The question is, how do you adapt this into a movie? There’s a lot of information in this book so there’s a lot of different ways to go. When you adapt something, you’re first looking for the best angle to tell the story from, and from there, you’re looking at all the potential challenges that direction poses and how you’ll address them.
So for example, the most obvious angle to tell the story from is to follow five Wall Street misfits as they try to create their own stock exchange. The question is, where do you start? Do you start with them already together? That allows us to jump right into the story. Or do you start earlier and focus on these guys as they meet each other one by one? Because in the book, Brad’s the one who figures all this out before he hires anyone. And the audience needs that information to understand why they’re doing what they’re doing in the first place. So do you cheat, start with everyone together, and have them learn all this stuff together (instead of Brad doing it alone?) or do you follow Brad first, even though that means it’ll take awhile for the story to get going?
Or do you come in with a weirder more ambitious take? Maybe you pull a Lost-style setup mixed with a little Scorsese. Start with these guys already together, have one of the characters be a narrator, then as they pursue their goal of a stock exchange, one by one jump back in time and tell the origin story of each player. Because each guy’s backstory in the book is pretty interesting (one guy realized he wanted to do this after going to work one day only to watch the two towers fall right before going inside).

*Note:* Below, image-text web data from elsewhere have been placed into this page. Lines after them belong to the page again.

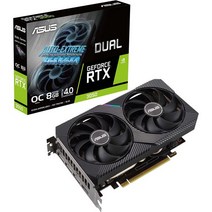 아수스 Dual 엔비디아 GeForce RTX 3050 OC Edition 게임용 그래픽 카드 PCIe 4.0 8GB GDDR6 메모리 HDMI 2.1 디스플레이 포트 1.4a 2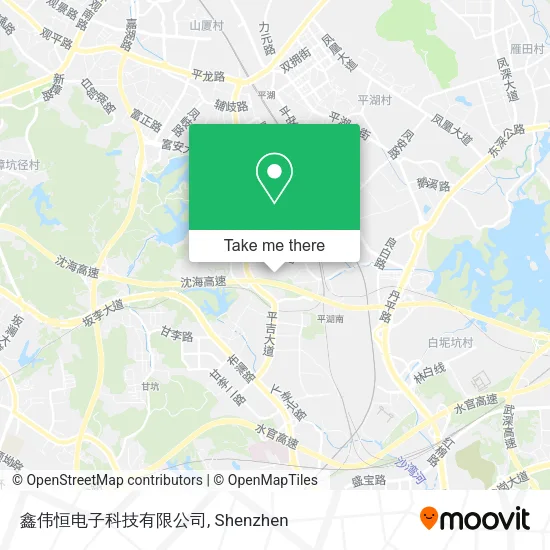 鑫伟恒电子科技有限公司 map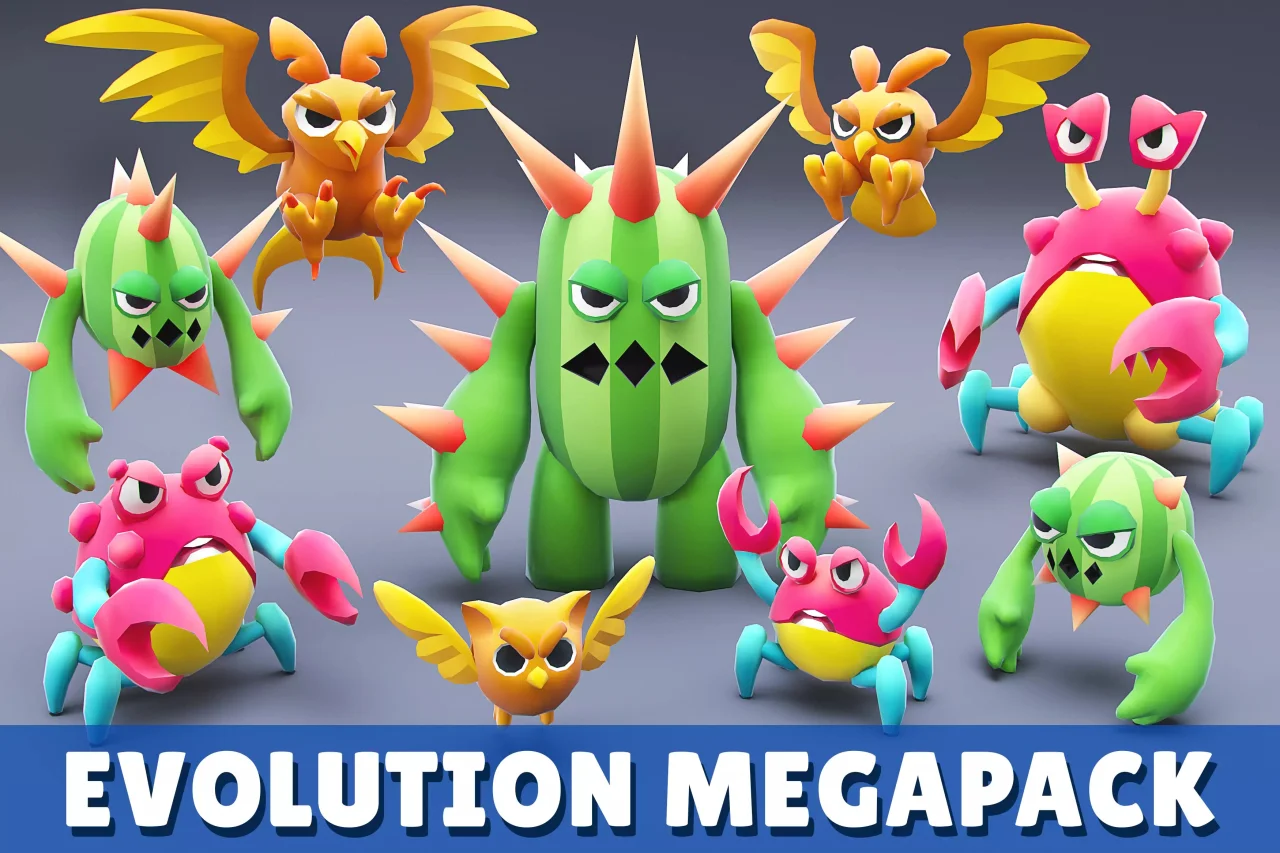 Cartoon Characters - Mega Pack — screenshot 5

Whichever way you choose, you’re going to have challenges. For example, Lewis portrays all these guys as underdog Robin Hoods. Their “thing” is that they could profit off this, but instead try to educate others on it. When nobody listens, they build a stock exchange to save them.
That’s very noble and all, but it seems to me that if you build a successful stock exchange, you’re going to make a lot of money. I mean, these guys aren’t donating all their profits to charity, are they? Lewis conveniently downplays this aspect, but it’s something you’d have to consider when adapting the script. You can’t portray people as Robin Hoods if the end goal is to make a ton of cash. And if that – the most obvious direction for the script – can’t be executed, then what’s the end goal going to be? There’s no obvious substitution, yet there is no script unless you find the answer.

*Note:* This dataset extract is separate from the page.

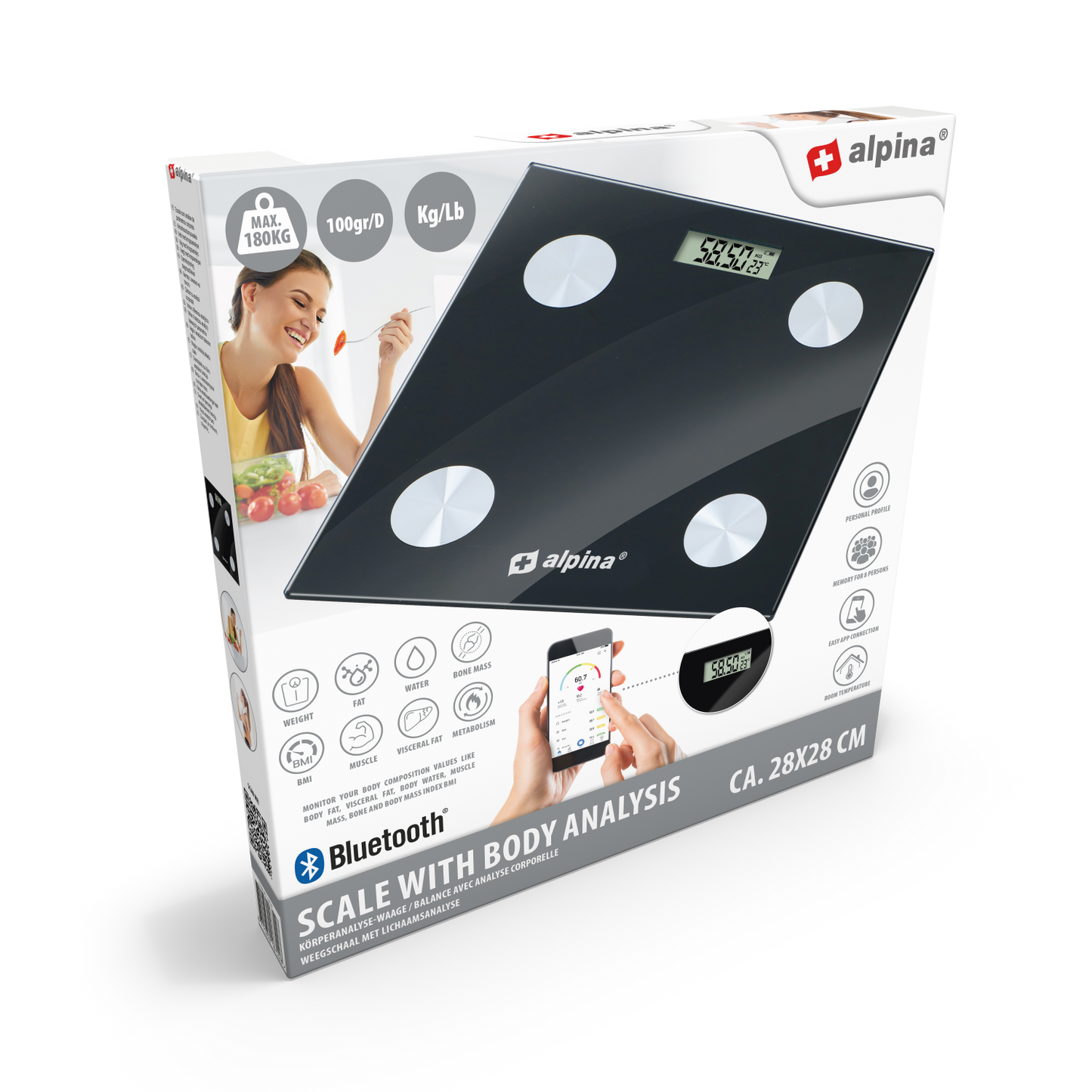 Body Fat Scale Bluetooth 180Kg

And then there’s all that information you have to convey to the audience. Talking about numbers and teaching people how stocks are traded, for the most part, is boring. Yet it’s essential to understand what Brad’s getting so upset about and what he’s trying to do to change it. A smart producer may even ask you that in your meeting. “How do you plan to convey all this information to the audience in an entertaining way?” And you better have an answer ready.
In the end, this is a really good book. Whether it becomes a really good movie is still up in the air. That could be up to you. In fact, maybe Mr. Rudin is watching right now (I know he’s been to the site). Pitch your best take on how you’d adapt the book. Most upvotes wins!
[ ] what the hell did I just read?
[ ] wasn’t for me
[xx] worth the read
[ ] impressive
[ ] genius
What I learned: When it comes to adapting a book, you very well might pick only a small portion of the book to base the script on. It could total only ¼ of the story. The story that opens Flash Boys, for example, could make a great movie in itself (a guy risks everything by building a high speed fiber optic line between Chicago and New Jersey with no idea if anyone will actually buy into it when he’s finished). All you care about when adapting something is finding the best story within those pages and bringing it to life. What makes a book good often isn’t the same thing that makes a movie good.